▶ _Consignes_:
Recopiez mot pour mot le passage de l’article ci-dessous sur le trafic de véhicules volés en Afrique de l’Ouest, en commençant par « LES RANGE ROVER ET LES BMW X6, LES » et en allant jusqu’à « d’Amérique du Nord. ».

▶ _Texte à analyser_:
^^^^^^^^^^^^^^^^

À la fin de 2018, Interpol a publié son rapport analytique sur l’état de la criminalité transnationale organisée en Afrique de l’Ouest, dans le cadre de ses travaux sur le projet Enact. Selon le rapport, l’Afrique de l’Ouest «représente la principale plaque tournante des véhicules volés exportés d’Europe occidentale et d’Amérique du Nord». Une plaque dont le centre névralgique est la capitale du Sénégal. En effet Dakar a été marquée par les enquêteurs d’Interpol comme l’un des ports les plus exploités par des groupes criminels opérant sur ce marché en Afrique de l’Ouest. Une position malheureuse de la capitale sénégalaise que les autorités en charge de la sécurité intérieure du pays regrettent. Selon la Division des investigations criminelles (Dic), le trafic de voitures est devenu une activité de plus en plus importante depuis 2016.
Plus de 100 véhicules haut de gamme volés aux Usa, un ressortissant guinéen en est le cerveau
En septembre 2016, le Federal Bureau of Investigations (Fbi) des États-Unis a mené des enquêtes au Sénégal pour retrouver les membres d’un réseau criminel soupçonné de faire circuler des véhicules de luxe à Dakar. Selon les informations de Enact, il s’agit d’un réseau dirigé par un ressortissant guinéen et qui aurait volé plus de 100 véhicules haut de gamme aux États-Unis, dont la majorité aurait été expédiée au Sénégal. Cet incident a été suivi de nouvelles arrestations de ressortissants sénégalais basés à la fois au Sénégal et en France. L’arrestation d’un trafiquant sénégalais notoire à Dakar, en 2016, a conduit les forces de l’ordre à un parking souterrain, où huit véhicules de luxe étaient dissimulés.
LES RANGE ROVER ET LES BMW X6, LES PREFEREESDES TRAFIQUANTS
Les Range Rover et les Bmw X6 semblent être les véhicules de luxe préférées des trafiquants. En tout cas, selon le document, ces deux marques sont les plus fréquentes parmi les voitures volées et envoyées au Sénégal. La plupart d’entre ces voitures viennent d’Europe, notamment de France et, dans une moindre mesure, d’Amérique du Nord.

^^^^^^^^^^^^^^^^

▶ _Données fournies_:
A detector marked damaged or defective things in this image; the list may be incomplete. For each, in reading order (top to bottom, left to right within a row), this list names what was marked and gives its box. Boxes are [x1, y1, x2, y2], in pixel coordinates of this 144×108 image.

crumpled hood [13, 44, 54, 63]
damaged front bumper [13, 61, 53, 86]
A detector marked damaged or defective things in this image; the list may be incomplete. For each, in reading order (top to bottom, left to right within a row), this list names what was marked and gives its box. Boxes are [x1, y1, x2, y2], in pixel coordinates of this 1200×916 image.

^^^^^^^^^^^^^^^^

▶ _Voici la réponse_:
LES RANGE ROVER ET LES BMW X6, LES PREFEREESDES TRAFIQUANTS
Les Range Rover et les Bmw X6 semblent être les véhicules de luxe préférées des trafiquants. En tout cas, selon le document, ces deux marques sont les plus fréquentes parmi les voitures volées et envoyées au Sénégal. La plupart d’entre ces voitures viennent d’Europe, notamment de France et, dans une moindre mesure, d’Amérique du Nord.